Detener el viaje
Hace un rato que no publico aquí. Esto no es un texto de
disculpas ni un intento de redención, pero a veces uno pierde el camino, o el
camino sigue sin uno. Va a ser un año de que abrí este espacio, y sin duda fue
una de las mejores cosas que he hecho. Todo fue natural, no tuve que pensarlo
mucho. Quiero escribir, pensé. Necesito escribir sobre cosas que veo y siento.
Necesito seguir creciendo y asumiendo retos, responsabilidades. Quiero algo mío,
pensé. Y al día siguiente le di vida al camino sonoro.
No sabía a donde me llevaría el camino, pero emprendí el
viaje. Muy pronto encontré gente dispuesta a darme consejos y asilo durante las
noches. Algunos se convirtieron en mis mejores amigos. También hubo gente mala.
Pero nunca me dejé atrapar, solo observé y aprendí de sus técnicas asesinas.
Emprendí el viaje en solitario (mi único objetivo claro era
la libertad), pero a veces los caminos se tornan irregulares. No diré que
oscuros, nunca me asaltó el miedo nocturno, pero a veces me cegaba la luz del
sol. Cuando me di cuenta, caminaba en lo más alto de una montaña, con un
acantilado a cada lado, y tuve miedo. La vista era linda, pero no la quería.
Prefería el atardecer a la orilla del lago, los insectos entre el pasto, las
rocas enterradas.
Siempre se puede encontrar una excusa para detener el viaje.
Quizá que estaba cansada, o que había cosas que ordenar antes de seguir
adelante. Pero la verdad es que me detuve en esa montaña y armé mi carpa para
esconderme el paisaje y escribir en mis libretas. Quizá fue el periodo en que
más escribí. Escribía sobre seguir el viaje, escribía sobre lo que había visto
antes y no había tenido tiempo de anotar, escribía sobre todo lo que debía
recordar para seguir con vida. Quizá fue el periodo en que más escribí, pero
también en el que perdí más poemas. Usaba las hojas para avivar el fuego
durante la noche.
Todos esperaban una gran novela a mi regreso. Para ser
precisos, una trilogía sobre mis aventuras. Una obra extensa y detallada sobre
las criaturas que descubría. Pero mientras más pasaba el tiempo, menos sentido
le encontraba a la descripción y a mis notas ilustradas de botánica y anatomía.

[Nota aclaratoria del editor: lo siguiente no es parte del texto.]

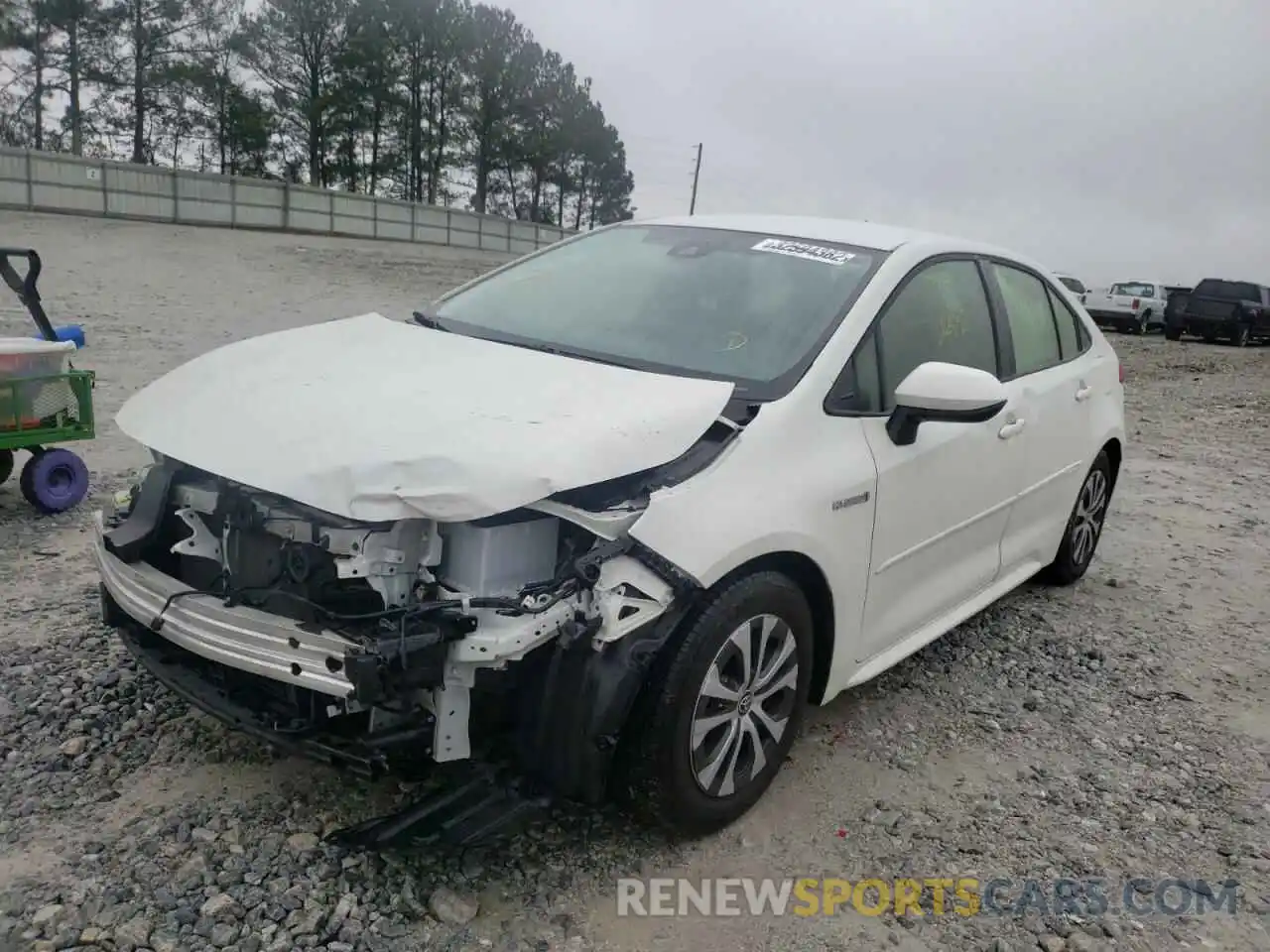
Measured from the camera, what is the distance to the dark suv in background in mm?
26219

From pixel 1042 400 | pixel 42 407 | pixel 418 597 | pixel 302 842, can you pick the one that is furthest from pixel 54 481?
pixel 1042 400

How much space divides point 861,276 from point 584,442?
1.38 meters

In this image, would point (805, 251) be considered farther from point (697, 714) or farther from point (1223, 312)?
point (1223, 312)

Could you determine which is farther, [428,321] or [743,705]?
[428,321]

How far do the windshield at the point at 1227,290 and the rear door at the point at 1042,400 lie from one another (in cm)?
2516

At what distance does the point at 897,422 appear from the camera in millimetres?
3244

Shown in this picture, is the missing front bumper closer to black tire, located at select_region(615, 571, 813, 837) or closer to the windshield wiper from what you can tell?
black tire, located at select_region(615, 571, 813, 837)

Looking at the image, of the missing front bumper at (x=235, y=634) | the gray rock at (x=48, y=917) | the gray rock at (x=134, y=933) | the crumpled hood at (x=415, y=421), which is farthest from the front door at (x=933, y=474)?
the gray rock at (x=48, y=917)

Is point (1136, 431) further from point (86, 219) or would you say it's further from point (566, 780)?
point (86, 219)

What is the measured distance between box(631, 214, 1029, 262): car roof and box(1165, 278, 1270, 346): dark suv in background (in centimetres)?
2555

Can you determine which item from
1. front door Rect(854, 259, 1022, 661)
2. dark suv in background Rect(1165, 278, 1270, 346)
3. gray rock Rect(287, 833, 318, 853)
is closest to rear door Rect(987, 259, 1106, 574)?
front door Rect(854, 259, 1022, 661)

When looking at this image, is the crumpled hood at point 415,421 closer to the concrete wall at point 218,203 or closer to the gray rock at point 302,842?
the gray rock at point 302,842

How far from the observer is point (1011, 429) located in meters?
3.92

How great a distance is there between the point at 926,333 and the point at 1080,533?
80.6 inches
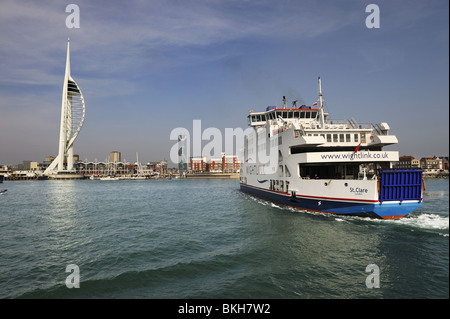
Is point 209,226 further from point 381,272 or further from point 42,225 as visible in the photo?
point 42,225

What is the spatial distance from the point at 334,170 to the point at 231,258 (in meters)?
18.6

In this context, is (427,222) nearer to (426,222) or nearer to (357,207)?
(426,222)

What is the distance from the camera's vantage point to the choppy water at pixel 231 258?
9117 mm

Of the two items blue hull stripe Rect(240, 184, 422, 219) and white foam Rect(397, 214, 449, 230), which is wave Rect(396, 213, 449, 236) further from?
blue hull stripe Rect(240, 184, 422, 219)

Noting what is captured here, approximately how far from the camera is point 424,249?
12594 mm

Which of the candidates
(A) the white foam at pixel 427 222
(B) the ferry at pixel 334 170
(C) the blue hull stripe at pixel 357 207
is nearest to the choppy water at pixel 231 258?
(A) the white foam at pixel 427 222

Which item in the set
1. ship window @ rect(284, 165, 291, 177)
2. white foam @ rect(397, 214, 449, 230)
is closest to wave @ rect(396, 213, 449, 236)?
white foam @ rect(397, 214, 449, 230)

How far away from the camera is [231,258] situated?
12.5 metres

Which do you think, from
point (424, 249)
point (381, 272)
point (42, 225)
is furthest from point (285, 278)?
point (42, 225)

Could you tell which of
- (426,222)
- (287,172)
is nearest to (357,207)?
(426,222)

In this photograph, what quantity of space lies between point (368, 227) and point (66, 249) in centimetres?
1972

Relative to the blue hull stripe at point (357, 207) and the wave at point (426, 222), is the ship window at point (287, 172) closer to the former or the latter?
the blue hull stripe at point (357, 207)

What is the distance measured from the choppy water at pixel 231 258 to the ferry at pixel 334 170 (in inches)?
59.8

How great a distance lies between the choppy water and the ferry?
1.52 metres
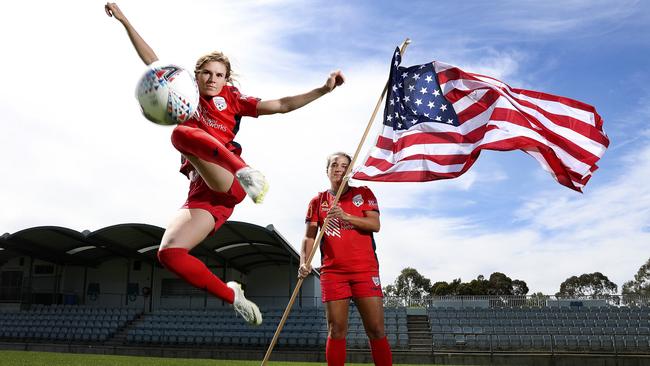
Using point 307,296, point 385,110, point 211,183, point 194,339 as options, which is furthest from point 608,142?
point 307,296

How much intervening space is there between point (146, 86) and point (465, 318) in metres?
21.5

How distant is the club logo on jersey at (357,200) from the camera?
16.9 ft

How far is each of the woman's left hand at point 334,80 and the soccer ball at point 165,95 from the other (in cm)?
114

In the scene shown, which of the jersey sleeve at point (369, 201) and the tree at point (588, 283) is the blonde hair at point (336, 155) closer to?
the jersey sleeve at point (369, 201)

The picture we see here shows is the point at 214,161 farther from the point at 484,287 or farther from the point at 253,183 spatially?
the point at 484,287

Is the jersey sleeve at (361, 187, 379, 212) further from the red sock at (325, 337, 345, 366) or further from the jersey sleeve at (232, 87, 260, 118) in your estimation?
the jersey sleeve at (232, 87, 260, 118)

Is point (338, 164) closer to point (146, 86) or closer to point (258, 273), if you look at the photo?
point (146, 86)

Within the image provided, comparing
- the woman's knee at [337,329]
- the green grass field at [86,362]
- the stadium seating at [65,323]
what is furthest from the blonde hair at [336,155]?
the stadium seating at [65,323]

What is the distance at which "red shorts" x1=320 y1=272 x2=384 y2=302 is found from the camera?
4.67 m

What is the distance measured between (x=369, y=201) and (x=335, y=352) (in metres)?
1.46

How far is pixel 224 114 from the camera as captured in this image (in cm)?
343

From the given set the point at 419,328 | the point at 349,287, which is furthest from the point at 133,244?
the point at 349,287

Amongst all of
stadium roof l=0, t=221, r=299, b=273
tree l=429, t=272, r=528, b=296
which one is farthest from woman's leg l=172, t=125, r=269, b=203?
tree l=429, t=272, r=528, b=296

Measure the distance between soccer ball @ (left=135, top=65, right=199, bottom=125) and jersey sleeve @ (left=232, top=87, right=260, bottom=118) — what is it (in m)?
0.59
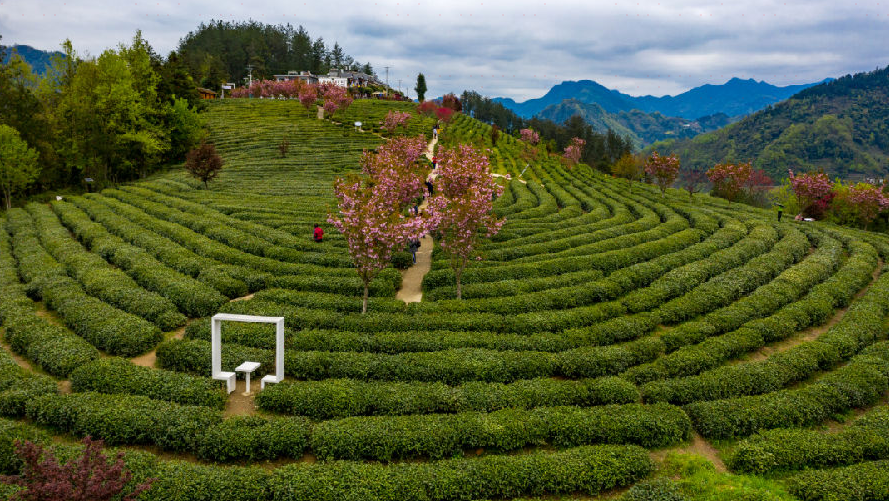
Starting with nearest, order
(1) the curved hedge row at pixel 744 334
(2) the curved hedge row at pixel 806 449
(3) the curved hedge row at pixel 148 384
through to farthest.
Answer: (2) the curved hedge row at pixel 806 449
(3) the curved hedge row at pixel 148 384
(1) the curved hedge row at pixel 744 334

Dentro de aquella carpa comencé a escribir todo lo que no parecía tener lugar
allá afuera, todo lo que no le servía a nadie más que a mí. Pero aquellas
libretas, después arrojadas al fuego, hicieron de aquel refugio el periodo más
feliz de mi viaje. Y es que mientras más escribía sobre lo que había dentro de
mí, más miedo tenía.
Durante semanas no pude escribir una sola palabra feliz.
Todo hablaba de soledad, de angustia, de incertidumbres. Por eso se sentía bien
al quemarlos. No puede ser, pensaba. Eres libre, estás en paz ¿por qué tienes
miedo? Y no lo sabía, pero tenía miedo de que llegara la estación ventosa y
destruyera mi refugio.
Pasó algún tiempo y me fui sintiendo más segura. Tomé fuerza
para empacar y bajar de ahí de una buena vez. Releí todas mis notas de viaje y
reconocí los pedacitos de mí que temblaban entre renglones. Luego miré las
palabras de esa misma mañana y las vi con fuerza, como piedras que tal vez
escondan diamantes, pero por ahora sirven para construir casas, o fogatas, y
eso importa más. Yo puedo seguir mi viaje como quiera, me dije. Puedo salirme
del camino y volver a él. Puedo detenerme tres años a observar caracoles o
puedo quedarme a vivir en algún pueblo.
Yo puedo seguir mi viaje como quiera, me dije, porque aunque
me quede en el mismo lugar, el viaje y yo somos la misma cosa.